SA MAJESTÉ LA REINE,

intimée.

 

Appel entendu le 21 juin 2013, à Montréal (Québec).

 

Devant : L’honorable juge Gaston Jorré

 

Comparutions :

 

Avocat de l’appelant :

Me Mathieu Kellner

 

 

Avocat de l’intimée :

Me Benoit Mandeville

____________________________________________________________________

 

JUGEMENT

 

        L’appel de la cotisation établie en vertu de la Loi de l’impôt sur le revenu pour l’année d'imposition 2009 est rejeté et les dépens sont adjugés à l’intimée, selon les motifs du jugement ci-joints.

 

Signé à Ottawa (Ontario), ce 8e jour d’août 2013.

 

 

 

« Gaston Jorré »

Juge Jorré


 

 

 

Référence : 2013 CCI 250

Date : 20130808

Dossier : 2011-3160(IT)G

ENTRE :

DENIS GÉLINAS,

appelant,

et

 

SA MAJESTÉ LA REINE,

intimée.

 

 

MOTIFS DU JUGEMENT

 

Le juge Jorré

 

[1]             L’appelant appelle d’une cotisation établie pour l’année d’imposition 2009.

 

[2]             Il n’y a pas de désaccord quant aux faits. Le désaccord est relatif au calcul de l’impôt minimum de remplacement et, plus particulièrement, il porte sur la question de savoir si, dans le calcul de l’impôt minimum, il faut ajouter au revenu imposable un montant de 338 300 $. Ce montant représente une perte subie en 2008.

 

[3]             L’appelant détient plusieurs immeubles locatifs et les parties sont d’accord pour dire que le tableau au paragraphe 11 de l’annexe A de la réponse à l’avis d’appel reflète l’ensemble des revenus et des dépenses pour ces immeubles locatifs pour la période de 2006 à 2008 inclusivement.

 

[4]             Il y a six faits importants à noter :

 

a)    En 2008, l’appelant a eu une perte locative de 469 975 $.

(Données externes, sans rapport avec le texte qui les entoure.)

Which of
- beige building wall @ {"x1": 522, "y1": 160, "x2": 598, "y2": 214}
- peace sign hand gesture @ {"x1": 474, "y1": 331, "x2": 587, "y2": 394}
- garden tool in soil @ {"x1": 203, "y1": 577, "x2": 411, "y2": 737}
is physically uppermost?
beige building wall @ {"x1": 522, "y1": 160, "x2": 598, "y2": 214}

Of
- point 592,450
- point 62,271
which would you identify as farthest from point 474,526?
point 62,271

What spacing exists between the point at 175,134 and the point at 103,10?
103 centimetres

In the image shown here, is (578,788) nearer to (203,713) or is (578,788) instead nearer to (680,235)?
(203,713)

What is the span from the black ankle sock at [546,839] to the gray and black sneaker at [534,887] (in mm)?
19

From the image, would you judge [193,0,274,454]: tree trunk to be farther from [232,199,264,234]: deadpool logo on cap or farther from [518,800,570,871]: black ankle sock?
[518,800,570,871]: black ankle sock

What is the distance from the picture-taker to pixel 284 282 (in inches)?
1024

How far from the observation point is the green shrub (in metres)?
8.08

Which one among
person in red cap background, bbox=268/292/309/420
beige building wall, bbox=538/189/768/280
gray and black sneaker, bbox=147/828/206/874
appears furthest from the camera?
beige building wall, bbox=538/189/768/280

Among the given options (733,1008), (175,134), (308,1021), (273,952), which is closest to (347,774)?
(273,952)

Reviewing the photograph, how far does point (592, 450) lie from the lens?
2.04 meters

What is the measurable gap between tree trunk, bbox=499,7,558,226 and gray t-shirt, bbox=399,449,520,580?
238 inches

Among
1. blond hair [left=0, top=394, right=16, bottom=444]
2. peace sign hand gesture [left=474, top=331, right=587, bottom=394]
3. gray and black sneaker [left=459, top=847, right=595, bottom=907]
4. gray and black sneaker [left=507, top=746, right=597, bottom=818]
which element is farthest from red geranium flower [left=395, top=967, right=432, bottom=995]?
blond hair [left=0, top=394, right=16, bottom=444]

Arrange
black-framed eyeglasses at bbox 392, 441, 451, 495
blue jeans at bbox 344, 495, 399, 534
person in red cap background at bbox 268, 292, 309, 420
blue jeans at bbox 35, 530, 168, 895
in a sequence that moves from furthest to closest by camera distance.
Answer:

b)    Dans les autres années, il a eu un revenu net variant d’environ 1 000 $ à environ 240 000 $.

c)    En 2008, l’appelant a eu une dépense exceptionnelle de presque 900 000 $ pour garder un client.

d)    Il n’est pas contesté qu’il n’y a pas eu d’autres dépenses comparables à celle de 900 000 $ dans la période de 2006 à 2010.

e)    Il y a eu une dépense d’intérêts de 1 073 792 $ en 2008.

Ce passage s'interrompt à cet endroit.